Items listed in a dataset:
--
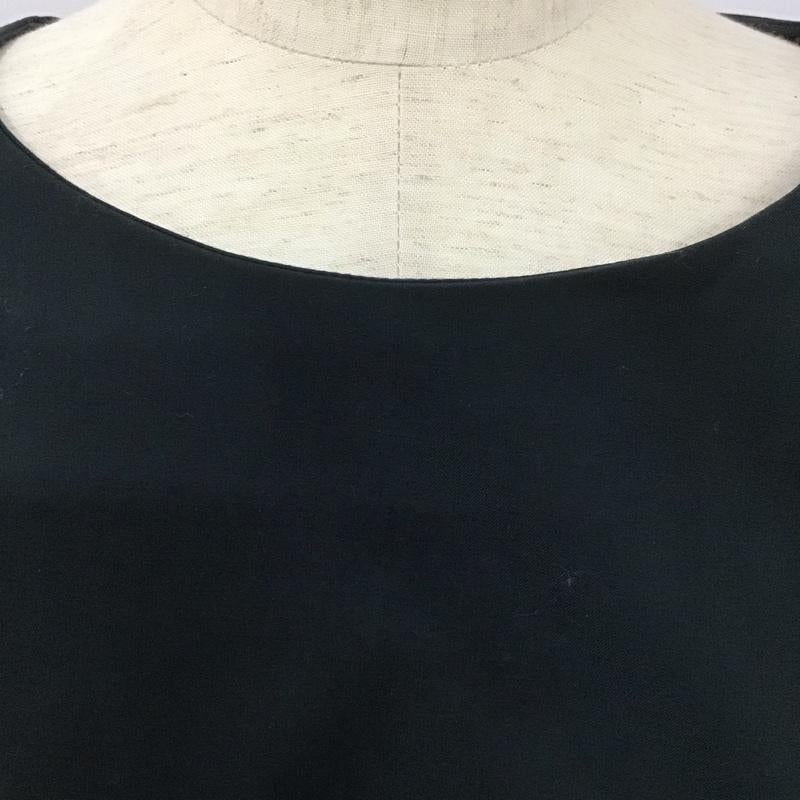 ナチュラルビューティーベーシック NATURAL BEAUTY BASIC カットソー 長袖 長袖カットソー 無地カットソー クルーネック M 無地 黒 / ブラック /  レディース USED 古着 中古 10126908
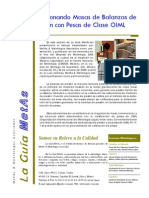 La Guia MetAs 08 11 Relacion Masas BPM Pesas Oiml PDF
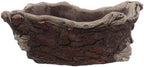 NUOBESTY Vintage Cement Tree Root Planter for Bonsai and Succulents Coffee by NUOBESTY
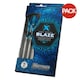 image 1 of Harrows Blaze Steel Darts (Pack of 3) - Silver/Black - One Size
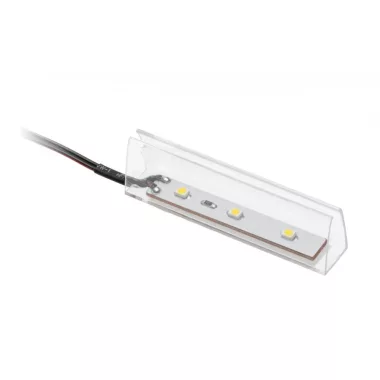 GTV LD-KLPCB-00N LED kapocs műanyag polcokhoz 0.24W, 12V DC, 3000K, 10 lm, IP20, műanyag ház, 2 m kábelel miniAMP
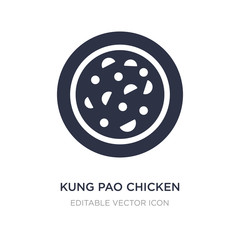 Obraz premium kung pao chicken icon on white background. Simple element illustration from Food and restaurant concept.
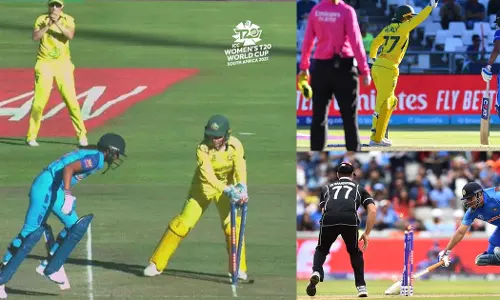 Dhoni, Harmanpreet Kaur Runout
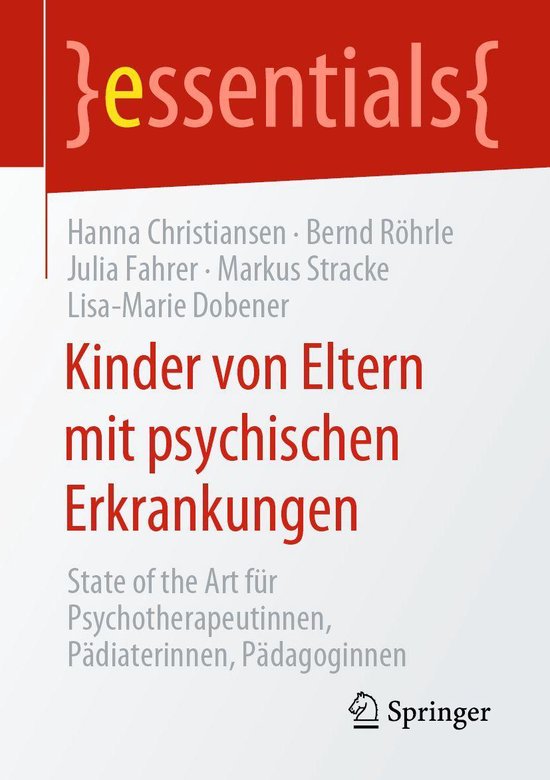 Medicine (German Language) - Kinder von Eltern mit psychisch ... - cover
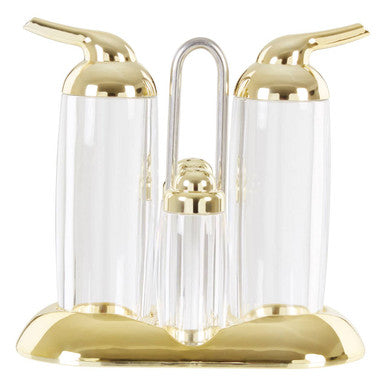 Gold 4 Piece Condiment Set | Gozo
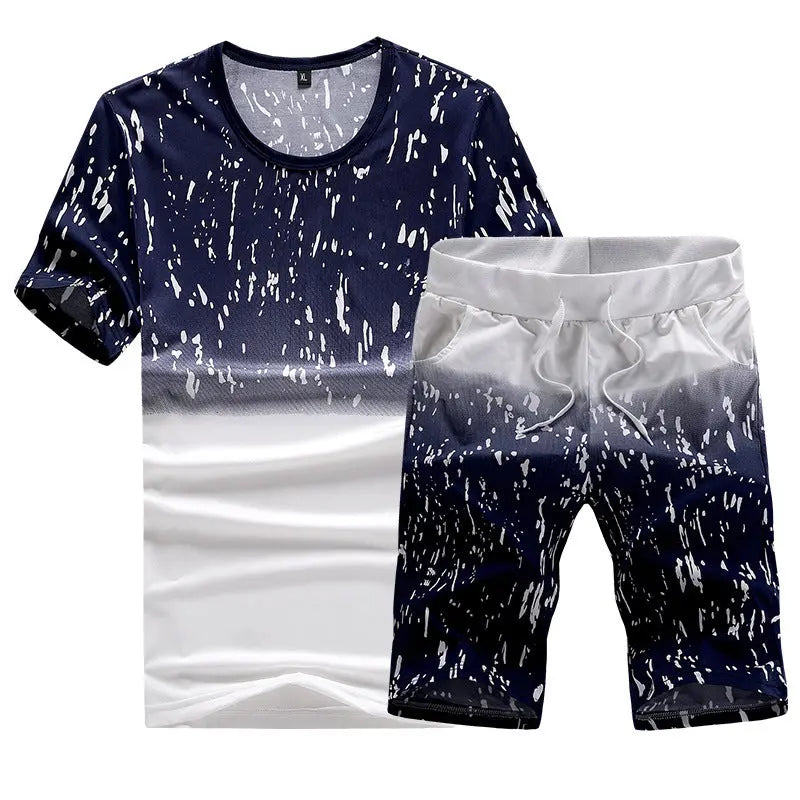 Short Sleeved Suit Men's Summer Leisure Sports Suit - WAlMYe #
--
**THE PROBLEM:**
Exactly the lines from the one that contains "Medicine (German Language)" through the final line of the records above are needed, given again word for word, with every picture left out.

**RESPONSE BOX:**
 Medicine (German Language) - Kinder von Eltern mit psychisch ... - cover
 Gold 4 Piece Condiment Set | Gozo
 Short Sleeved Suit Men's Summer Leisure Sports Suit - WAlMYe #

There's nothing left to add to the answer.